**Try it**. Pull out every line below that contains the word "volunteer".

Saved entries
-- -- --

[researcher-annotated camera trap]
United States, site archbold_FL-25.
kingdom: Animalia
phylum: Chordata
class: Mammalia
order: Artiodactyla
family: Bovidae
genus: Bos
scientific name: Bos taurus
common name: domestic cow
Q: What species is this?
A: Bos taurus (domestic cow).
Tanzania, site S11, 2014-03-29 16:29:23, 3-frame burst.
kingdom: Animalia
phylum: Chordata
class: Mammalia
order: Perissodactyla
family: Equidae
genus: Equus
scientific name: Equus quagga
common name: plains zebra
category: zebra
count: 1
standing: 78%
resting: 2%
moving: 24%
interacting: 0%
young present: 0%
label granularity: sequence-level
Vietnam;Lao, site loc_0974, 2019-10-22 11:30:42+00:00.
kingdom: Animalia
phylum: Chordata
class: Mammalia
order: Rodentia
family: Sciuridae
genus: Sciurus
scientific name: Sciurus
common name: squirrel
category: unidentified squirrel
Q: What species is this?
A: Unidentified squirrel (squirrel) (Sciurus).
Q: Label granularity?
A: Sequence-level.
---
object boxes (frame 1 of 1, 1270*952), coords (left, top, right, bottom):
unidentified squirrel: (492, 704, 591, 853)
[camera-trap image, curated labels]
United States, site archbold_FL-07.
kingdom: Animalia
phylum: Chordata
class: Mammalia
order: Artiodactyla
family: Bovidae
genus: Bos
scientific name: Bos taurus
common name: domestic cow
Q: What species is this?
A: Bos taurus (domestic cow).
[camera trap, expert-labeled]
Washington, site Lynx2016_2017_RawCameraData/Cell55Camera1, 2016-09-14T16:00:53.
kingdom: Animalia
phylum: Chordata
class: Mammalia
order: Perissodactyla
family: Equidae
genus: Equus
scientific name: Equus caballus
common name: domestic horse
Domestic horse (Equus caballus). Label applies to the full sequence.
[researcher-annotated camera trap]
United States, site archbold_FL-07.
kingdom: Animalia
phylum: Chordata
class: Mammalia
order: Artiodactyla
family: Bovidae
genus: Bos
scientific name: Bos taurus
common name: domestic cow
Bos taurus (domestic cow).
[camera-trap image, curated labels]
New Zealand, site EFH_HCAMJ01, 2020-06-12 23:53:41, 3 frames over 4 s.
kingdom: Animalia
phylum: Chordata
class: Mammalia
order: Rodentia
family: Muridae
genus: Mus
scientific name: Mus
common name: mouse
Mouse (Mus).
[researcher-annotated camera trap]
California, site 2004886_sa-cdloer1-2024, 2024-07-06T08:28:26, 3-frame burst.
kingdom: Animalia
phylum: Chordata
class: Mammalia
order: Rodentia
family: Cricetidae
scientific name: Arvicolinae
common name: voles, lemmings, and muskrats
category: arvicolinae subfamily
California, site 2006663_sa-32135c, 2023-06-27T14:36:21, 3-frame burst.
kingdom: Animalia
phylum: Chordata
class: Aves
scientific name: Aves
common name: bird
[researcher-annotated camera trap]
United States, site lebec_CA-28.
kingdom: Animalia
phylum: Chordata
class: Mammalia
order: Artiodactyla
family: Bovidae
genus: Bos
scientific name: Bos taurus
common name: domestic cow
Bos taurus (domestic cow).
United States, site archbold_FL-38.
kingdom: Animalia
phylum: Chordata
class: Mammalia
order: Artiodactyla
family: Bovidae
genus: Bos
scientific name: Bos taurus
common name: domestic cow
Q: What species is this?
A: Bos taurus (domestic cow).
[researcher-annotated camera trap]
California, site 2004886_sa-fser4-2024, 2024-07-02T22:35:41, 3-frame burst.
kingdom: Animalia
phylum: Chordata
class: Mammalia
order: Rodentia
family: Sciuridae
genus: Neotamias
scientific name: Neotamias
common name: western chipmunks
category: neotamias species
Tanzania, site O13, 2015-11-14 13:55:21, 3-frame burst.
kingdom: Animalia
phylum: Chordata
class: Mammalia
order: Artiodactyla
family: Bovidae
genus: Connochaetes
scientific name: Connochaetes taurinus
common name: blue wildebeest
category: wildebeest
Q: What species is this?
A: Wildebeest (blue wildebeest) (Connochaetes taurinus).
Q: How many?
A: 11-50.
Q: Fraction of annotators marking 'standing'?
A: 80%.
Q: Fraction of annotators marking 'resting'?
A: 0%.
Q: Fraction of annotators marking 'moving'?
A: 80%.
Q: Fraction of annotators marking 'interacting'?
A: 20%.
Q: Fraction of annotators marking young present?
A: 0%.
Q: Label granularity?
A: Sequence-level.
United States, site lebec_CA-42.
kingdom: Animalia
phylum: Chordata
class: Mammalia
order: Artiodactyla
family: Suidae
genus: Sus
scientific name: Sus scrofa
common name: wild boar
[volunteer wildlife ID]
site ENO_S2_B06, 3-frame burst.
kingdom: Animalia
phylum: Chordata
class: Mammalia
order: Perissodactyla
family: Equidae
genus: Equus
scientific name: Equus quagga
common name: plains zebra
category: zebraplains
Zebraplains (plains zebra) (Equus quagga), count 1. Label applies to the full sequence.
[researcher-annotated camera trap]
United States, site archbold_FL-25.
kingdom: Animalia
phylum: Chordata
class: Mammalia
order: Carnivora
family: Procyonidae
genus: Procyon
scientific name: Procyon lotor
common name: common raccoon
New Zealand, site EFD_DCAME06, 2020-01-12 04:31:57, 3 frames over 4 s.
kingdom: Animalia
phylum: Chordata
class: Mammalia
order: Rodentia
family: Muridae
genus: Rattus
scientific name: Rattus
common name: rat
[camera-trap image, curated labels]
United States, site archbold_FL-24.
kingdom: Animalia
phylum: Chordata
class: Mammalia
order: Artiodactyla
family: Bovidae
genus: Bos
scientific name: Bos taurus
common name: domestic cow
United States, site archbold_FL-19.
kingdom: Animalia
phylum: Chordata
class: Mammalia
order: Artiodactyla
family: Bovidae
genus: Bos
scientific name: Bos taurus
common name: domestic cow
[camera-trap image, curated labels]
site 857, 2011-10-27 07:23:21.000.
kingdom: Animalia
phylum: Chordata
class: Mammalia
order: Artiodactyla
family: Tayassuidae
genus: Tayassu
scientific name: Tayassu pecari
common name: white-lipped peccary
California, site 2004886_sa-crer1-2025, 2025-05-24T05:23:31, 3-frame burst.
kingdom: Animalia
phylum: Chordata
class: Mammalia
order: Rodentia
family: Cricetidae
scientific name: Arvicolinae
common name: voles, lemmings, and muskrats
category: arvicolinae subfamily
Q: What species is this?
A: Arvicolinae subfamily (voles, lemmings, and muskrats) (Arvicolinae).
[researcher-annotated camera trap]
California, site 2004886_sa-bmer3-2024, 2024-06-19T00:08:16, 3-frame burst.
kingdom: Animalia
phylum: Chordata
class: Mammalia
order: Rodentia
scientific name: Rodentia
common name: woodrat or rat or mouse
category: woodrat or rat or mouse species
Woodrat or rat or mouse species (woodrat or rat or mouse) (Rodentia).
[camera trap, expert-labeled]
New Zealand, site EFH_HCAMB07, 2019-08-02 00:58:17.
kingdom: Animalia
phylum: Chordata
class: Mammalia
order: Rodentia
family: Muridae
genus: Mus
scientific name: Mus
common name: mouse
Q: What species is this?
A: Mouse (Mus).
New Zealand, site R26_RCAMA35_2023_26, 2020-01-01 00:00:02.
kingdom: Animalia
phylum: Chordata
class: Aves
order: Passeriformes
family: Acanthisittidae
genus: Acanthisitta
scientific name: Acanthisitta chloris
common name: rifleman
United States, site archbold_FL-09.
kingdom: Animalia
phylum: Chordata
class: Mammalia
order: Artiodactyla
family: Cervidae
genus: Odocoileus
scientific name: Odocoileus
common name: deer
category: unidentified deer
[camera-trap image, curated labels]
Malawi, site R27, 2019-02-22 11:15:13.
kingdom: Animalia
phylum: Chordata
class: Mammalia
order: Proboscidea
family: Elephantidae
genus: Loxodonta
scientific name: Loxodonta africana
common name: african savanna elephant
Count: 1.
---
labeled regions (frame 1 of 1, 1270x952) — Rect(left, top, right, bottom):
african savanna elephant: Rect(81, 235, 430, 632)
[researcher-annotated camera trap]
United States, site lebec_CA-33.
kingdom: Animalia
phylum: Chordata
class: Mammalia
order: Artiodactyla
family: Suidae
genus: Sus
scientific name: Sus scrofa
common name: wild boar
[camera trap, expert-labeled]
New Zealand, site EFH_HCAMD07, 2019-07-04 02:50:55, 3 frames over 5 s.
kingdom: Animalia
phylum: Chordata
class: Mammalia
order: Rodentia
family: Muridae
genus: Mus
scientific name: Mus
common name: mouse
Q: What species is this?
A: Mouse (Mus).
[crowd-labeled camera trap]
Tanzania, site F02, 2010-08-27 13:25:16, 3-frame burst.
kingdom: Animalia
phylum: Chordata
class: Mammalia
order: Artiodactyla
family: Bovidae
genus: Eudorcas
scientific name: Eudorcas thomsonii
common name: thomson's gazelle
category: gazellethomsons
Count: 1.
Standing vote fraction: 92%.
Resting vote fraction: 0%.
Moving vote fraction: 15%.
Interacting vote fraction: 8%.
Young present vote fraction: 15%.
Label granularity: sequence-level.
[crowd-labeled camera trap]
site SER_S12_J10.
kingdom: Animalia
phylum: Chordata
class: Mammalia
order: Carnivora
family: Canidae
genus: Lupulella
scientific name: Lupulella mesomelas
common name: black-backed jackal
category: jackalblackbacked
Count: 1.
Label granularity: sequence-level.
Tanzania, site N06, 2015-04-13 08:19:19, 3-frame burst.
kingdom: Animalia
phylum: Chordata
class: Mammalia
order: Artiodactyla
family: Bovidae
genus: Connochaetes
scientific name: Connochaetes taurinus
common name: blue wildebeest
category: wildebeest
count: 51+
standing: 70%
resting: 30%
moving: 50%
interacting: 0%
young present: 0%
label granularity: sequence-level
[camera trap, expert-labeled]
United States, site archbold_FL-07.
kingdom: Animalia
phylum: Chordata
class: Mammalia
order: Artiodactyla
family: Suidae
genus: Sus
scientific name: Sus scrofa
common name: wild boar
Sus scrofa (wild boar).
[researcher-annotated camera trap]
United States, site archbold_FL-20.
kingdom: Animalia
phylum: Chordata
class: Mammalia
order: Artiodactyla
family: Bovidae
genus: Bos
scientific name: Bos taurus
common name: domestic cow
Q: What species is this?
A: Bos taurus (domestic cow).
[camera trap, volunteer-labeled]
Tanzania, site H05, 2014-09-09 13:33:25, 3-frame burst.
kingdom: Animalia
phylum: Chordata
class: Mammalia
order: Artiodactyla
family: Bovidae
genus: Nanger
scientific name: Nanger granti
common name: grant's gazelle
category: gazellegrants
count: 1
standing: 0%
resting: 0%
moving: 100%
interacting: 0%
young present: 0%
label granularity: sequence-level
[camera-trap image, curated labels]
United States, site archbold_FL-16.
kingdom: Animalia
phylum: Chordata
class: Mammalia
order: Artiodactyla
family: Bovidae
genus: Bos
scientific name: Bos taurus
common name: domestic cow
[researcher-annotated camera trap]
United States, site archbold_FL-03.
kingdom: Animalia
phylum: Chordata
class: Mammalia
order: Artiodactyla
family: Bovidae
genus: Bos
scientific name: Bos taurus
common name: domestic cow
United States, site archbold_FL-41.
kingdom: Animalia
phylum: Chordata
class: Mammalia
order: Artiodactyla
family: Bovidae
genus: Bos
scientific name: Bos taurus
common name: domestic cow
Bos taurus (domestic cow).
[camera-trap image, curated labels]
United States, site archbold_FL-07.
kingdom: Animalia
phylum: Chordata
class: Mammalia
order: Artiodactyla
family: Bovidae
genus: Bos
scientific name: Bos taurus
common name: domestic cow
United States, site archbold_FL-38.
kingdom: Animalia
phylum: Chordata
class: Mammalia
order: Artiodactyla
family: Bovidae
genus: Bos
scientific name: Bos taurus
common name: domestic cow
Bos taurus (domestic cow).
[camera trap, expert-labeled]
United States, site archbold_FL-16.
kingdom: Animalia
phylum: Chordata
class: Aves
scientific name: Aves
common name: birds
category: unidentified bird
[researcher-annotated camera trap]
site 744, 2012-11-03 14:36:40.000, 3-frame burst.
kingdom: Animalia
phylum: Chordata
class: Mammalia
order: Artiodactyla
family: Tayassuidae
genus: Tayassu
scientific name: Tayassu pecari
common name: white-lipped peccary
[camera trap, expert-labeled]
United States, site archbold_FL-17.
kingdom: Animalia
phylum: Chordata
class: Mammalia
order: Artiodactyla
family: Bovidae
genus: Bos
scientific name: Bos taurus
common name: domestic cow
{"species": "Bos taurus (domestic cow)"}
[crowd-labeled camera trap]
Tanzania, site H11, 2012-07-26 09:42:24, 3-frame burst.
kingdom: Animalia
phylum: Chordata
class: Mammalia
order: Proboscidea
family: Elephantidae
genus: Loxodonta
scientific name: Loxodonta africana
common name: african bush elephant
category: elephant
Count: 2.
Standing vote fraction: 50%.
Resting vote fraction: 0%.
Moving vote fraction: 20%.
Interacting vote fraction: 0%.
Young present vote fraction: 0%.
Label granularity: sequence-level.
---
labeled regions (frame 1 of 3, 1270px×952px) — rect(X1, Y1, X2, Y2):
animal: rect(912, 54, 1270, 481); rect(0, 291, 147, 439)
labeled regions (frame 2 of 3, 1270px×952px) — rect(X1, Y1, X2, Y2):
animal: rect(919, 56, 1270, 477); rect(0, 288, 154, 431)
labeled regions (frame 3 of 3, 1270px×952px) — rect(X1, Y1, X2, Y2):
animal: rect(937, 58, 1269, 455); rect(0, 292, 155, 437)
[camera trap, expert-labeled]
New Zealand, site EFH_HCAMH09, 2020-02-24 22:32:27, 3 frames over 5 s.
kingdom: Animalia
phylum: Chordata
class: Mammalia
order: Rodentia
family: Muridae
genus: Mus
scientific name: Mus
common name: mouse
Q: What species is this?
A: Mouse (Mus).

-- -- --

**Answer to this problem**.
[volunteer wildlife ID]
[camera trap, volunteer-labeled]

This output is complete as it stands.